_Assigned task_.
This task calls for copying every line of the records that includes the word "developmental".
[Information]
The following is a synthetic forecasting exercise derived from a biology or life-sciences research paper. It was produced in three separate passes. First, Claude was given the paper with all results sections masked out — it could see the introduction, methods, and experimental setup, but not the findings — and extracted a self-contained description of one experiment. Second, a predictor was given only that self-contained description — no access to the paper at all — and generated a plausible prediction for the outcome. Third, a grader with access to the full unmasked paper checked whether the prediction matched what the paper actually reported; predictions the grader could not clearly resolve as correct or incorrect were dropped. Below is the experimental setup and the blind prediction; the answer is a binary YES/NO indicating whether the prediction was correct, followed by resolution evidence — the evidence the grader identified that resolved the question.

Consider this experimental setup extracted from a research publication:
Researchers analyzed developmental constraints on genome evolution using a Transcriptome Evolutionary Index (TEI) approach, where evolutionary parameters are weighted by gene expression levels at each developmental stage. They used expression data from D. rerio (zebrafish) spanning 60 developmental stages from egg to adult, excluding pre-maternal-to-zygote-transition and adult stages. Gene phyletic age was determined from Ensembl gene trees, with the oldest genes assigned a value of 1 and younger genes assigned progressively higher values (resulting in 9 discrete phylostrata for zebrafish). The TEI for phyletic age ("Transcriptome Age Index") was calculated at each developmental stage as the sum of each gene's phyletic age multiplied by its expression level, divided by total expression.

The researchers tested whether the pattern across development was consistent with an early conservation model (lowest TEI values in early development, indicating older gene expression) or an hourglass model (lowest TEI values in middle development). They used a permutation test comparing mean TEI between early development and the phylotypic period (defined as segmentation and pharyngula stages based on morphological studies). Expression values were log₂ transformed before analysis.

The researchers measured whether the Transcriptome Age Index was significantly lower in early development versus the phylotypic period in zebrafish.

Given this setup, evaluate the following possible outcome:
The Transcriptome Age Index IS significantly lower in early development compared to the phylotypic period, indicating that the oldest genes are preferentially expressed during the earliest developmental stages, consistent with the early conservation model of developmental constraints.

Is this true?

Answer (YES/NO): YES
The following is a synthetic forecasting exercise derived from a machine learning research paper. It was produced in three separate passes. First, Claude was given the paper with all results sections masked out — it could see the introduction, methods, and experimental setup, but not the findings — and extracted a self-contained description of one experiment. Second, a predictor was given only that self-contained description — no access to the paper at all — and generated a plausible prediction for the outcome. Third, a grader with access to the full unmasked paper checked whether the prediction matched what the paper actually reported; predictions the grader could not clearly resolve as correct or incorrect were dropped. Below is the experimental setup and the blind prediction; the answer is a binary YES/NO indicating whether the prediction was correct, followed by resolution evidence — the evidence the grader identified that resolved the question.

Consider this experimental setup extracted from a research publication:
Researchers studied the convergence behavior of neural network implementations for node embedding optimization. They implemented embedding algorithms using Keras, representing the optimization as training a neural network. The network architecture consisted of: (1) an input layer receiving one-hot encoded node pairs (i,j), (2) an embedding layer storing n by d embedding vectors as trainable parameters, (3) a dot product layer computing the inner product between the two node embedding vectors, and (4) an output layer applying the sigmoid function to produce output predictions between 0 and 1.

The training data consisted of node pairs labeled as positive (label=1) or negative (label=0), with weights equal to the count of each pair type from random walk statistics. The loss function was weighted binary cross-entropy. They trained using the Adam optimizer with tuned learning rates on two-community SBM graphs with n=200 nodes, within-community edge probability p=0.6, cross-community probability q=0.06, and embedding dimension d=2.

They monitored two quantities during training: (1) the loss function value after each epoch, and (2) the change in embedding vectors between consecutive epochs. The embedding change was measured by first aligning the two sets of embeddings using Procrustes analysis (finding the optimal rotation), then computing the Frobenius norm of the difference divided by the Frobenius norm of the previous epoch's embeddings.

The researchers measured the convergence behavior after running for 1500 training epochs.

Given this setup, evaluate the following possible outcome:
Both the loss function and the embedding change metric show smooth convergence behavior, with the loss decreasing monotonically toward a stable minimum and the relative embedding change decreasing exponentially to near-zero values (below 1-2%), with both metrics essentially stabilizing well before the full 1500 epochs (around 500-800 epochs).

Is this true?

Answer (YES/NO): NO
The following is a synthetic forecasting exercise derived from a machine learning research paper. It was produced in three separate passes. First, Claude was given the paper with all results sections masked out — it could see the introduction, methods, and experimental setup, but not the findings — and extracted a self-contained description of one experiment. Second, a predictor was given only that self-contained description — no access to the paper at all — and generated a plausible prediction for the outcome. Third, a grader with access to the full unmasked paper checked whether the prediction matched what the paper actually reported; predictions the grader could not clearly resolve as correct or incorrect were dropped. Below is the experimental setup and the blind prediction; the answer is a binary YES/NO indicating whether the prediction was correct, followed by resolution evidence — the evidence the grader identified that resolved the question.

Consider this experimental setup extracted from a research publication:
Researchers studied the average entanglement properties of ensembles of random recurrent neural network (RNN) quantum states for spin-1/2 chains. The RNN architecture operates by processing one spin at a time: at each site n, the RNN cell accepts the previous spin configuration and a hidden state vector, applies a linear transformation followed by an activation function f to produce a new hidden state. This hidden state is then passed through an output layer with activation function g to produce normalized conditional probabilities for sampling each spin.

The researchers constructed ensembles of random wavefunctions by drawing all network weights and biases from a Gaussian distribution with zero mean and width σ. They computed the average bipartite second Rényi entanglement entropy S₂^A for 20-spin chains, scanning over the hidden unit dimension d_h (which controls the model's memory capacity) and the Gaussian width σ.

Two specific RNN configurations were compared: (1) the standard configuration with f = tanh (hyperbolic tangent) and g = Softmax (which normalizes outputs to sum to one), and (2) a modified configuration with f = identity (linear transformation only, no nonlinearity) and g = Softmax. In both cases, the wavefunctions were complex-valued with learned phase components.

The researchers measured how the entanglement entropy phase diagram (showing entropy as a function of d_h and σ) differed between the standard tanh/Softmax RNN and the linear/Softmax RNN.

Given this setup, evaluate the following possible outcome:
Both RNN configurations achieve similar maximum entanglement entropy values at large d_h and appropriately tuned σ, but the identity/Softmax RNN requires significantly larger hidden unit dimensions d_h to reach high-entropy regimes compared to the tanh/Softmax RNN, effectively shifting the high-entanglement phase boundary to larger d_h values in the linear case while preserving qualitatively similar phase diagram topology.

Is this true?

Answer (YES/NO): NO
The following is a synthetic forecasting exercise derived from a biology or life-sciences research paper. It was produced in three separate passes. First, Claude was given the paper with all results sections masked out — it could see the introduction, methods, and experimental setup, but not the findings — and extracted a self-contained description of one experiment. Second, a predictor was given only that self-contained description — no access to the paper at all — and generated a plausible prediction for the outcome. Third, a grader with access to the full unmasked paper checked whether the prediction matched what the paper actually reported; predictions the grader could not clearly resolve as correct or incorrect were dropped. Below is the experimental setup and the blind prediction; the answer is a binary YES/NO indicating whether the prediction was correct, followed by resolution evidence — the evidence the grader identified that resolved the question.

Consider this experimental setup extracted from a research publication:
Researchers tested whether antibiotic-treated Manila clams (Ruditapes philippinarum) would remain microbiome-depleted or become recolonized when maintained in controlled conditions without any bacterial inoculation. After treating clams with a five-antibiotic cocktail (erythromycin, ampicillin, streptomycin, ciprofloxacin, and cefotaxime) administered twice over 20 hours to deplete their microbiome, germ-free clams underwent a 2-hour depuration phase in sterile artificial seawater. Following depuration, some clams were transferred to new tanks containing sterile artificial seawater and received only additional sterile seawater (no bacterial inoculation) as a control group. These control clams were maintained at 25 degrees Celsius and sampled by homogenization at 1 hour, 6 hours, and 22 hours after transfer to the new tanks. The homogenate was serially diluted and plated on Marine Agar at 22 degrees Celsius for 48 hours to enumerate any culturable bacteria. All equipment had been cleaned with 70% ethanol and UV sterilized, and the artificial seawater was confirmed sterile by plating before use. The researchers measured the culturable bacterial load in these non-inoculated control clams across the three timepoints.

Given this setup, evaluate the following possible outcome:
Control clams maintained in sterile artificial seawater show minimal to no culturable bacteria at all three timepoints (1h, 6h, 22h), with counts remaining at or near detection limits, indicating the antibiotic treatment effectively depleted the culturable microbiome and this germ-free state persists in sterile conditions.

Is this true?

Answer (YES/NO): NO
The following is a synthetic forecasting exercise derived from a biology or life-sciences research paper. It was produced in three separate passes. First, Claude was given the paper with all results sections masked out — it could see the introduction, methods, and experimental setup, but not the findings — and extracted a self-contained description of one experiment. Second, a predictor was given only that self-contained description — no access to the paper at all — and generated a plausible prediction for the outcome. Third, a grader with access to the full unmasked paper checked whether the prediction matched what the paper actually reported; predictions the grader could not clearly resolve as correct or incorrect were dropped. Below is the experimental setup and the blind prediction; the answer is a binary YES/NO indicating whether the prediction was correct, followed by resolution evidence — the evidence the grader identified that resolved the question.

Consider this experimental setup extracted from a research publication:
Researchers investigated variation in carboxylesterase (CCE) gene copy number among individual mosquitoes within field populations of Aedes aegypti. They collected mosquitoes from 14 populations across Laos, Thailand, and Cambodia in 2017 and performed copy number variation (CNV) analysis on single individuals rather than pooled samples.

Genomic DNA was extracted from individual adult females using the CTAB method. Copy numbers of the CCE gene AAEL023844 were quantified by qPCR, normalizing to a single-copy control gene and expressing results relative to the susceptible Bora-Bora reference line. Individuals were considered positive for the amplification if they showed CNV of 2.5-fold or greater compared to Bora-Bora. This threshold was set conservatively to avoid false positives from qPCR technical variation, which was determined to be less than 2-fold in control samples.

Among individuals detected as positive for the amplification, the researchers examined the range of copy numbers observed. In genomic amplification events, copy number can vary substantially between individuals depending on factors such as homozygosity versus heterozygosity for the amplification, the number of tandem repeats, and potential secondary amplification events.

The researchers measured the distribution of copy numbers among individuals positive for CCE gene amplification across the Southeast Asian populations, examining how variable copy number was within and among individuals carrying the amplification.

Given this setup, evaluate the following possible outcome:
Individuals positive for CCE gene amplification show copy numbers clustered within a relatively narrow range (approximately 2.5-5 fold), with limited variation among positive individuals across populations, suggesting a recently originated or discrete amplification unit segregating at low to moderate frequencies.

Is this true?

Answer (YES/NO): NO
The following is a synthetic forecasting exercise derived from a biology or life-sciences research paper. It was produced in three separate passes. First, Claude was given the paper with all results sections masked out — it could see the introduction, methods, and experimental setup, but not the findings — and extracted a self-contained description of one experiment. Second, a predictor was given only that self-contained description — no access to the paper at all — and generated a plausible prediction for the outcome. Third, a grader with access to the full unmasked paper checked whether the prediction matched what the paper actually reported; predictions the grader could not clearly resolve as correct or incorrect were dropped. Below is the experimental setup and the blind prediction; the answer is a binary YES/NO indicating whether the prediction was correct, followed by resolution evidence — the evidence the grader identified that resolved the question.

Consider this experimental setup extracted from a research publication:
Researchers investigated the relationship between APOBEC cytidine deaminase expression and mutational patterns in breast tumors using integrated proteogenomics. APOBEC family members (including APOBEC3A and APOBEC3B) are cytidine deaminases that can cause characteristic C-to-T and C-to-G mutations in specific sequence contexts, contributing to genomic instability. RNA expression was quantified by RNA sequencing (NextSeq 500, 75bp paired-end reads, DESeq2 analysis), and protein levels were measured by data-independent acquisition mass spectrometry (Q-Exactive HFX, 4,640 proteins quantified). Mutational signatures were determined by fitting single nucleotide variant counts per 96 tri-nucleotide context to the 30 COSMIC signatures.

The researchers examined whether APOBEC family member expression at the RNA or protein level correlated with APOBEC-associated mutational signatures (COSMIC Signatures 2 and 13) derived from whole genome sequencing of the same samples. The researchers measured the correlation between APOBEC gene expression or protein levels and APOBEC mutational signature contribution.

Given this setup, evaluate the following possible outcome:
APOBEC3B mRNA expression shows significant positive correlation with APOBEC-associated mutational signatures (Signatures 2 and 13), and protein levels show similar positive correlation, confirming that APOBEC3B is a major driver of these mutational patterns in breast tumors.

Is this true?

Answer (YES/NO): NO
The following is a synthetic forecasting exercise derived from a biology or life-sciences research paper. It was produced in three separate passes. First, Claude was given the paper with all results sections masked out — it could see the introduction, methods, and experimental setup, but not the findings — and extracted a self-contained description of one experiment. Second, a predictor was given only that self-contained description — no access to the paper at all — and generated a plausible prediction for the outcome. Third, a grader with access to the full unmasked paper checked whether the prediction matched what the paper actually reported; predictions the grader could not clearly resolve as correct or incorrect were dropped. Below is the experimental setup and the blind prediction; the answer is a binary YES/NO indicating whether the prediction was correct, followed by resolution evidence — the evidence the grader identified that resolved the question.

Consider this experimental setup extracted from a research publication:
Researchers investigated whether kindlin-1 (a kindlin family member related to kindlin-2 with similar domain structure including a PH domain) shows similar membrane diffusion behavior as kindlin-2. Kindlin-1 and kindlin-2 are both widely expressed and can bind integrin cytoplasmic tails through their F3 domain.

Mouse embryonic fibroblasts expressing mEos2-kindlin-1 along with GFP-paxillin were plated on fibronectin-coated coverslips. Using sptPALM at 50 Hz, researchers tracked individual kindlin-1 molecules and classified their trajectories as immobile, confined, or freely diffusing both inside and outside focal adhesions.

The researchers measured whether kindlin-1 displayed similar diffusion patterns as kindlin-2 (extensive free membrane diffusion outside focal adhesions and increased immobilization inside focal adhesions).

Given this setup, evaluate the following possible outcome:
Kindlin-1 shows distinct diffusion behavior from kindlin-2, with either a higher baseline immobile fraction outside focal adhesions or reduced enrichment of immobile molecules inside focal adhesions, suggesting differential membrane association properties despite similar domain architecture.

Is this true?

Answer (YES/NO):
[/Information]
_Response to the task_.
Researchers analyzed developmental constraints on genome evolution using a Transcriptome Evolutionary Index (TEI) approach, where evolutionary parameters are weighted by gene expression levels at each developmental stage. They used expression data from D. rerio (zebrafish) spanning 60 developmental stages from egg to adult, excluding pre-maternal-to-zygote-transition and adult stages. Gene phyletic age was determined from Ensembl gene trees, with the oldest genes assigned a value of 1 and younger genes assigned progressively higher values (resulting in 9 discrete phylostrata for zebrafish). The TEI for phyletic age ("Transcriptome Age Index") was calculated at each developmental stage as the sum of each gene's phyletic age multiplied by its expression level, divided by total expression.
The Transcriptome Age Index IS significantly lower in early development compared to the phylotypic period, indicating that the oldest genes are preferentially expressed during the earliest developmental stages, consistent with the early conservation model of developmental constraints.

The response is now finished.